Unlike stadiums, sports bars like Bunny's in New Jersey see increased business every game day, not just eight home games a year.
Michael Sinesky, owner of New York City’s Pourhouse and three other sports bars in the area, wrote in the Huffington Post in February that a lockout would be a “knockout punch for many small businesses like mine.”
“There are thousands of other sports bar owners waiting breathlessly for an NFL agreement to be made, as our livelihood hinges on this decision,” he wrote.
Bigger companies might also feel it but aren’t trying to venture a guess as to how — and are reluctant to discuss it.
Gregg Billmeyer, Vice President of Premium Lights at Anheuser-Busch, which produces Bud Light, the NFL’s official beer, said they’re watching the talks with interest.
“Like everyone else, we are optimistic the NFL and NFLPA can reach an agreement,” he said. “The status of those negotiations doesn’t affect how we’re planning for Bud Light’s sponsorship of the league. In the unlikely case it’s needed, we would reinvest those dollars to reach Bud Light consumers in other relevant ways.”

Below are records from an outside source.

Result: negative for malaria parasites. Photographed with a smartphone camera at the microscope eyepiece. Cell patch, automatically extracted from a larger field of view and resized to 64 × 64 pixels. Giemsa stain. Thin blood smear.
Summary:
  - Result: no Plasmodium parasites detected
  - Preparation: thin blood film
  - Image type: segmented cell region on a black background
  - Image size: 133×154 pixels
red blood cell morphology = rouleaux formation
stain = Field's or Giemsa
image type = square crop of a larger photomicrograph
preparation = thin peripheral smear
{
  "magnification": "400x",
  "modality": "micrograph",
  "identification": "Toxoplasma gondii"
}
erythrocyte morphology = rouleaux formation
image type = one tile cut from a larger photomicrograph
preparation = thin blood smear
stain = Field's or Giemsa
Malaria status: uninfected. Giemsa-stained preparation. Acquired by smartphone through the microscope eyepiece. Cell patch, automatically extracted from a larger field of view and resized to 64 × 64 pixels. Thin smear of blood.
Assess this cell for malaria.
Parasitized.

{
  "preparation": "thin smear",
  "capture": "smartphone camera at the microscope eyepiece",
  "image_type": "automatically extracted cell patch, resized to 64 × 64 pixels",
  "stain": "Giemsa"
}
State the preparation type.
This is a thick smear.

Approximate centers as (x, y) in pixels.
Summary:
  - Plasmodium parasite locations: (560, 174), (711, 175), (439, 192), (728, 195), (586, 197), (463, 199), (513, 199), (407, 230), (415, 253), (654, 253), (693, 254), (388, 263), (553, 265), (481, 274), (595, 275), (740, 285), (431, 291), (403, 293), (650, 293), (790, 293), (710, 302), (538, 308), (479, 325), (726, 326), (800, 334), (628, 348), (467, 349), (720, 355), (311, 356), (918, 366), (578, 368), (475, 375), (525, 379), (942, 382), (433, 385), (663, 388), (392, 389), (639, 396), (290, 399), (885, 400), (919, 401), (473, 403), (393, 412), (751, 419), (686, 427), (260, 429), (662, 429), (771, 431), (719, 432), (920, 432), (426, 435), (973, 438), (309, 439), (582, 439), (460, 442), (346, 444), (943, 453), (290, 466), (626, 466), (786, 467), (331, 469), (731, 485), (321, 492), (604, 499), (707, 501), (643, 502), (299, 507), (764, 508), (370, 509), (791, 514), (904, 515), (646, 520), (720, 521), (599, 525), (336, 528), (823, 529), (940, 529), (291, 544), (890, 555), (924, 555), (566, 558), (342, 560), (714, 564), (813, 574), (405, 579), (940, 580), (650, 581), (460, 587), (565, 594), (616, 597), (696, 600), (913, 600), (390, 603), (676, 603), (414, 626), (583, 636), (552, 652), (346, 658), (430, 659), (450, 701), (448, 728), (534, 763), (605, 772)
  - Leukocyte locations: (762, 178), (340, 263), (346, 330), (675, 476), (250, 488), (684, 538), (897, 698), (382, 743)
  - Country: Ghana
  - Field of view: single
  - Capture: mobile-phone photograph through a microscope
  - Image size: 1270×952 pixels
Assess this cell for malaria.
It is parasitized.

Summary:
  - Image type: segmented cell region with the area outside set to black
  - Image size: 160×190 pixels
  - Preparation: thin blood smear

And the folks at Home Depot — presumably a popular venue for bored husbands with no professional football to watch — say it's too early to think about how a lockout might affect the business.
"Our demographic is 50-50 split down the middle between men and women," said Jean Niemi, Home Depot's director of public relations. "It's hard to speculate one way or another."
But back at Bunny's in New Jersey — and bars like it around the nation — the stakes are high.
“People enjoy it, we’ve got rival fans sitting next to each other, having fun, taunting each other,” Bunny’s owner Pogany said. “Every day that the NFL is on, especially Sunday, is very big. The NFL is the only game in town, really. Right now, I’ve got soccer playing. It’s just not the same.”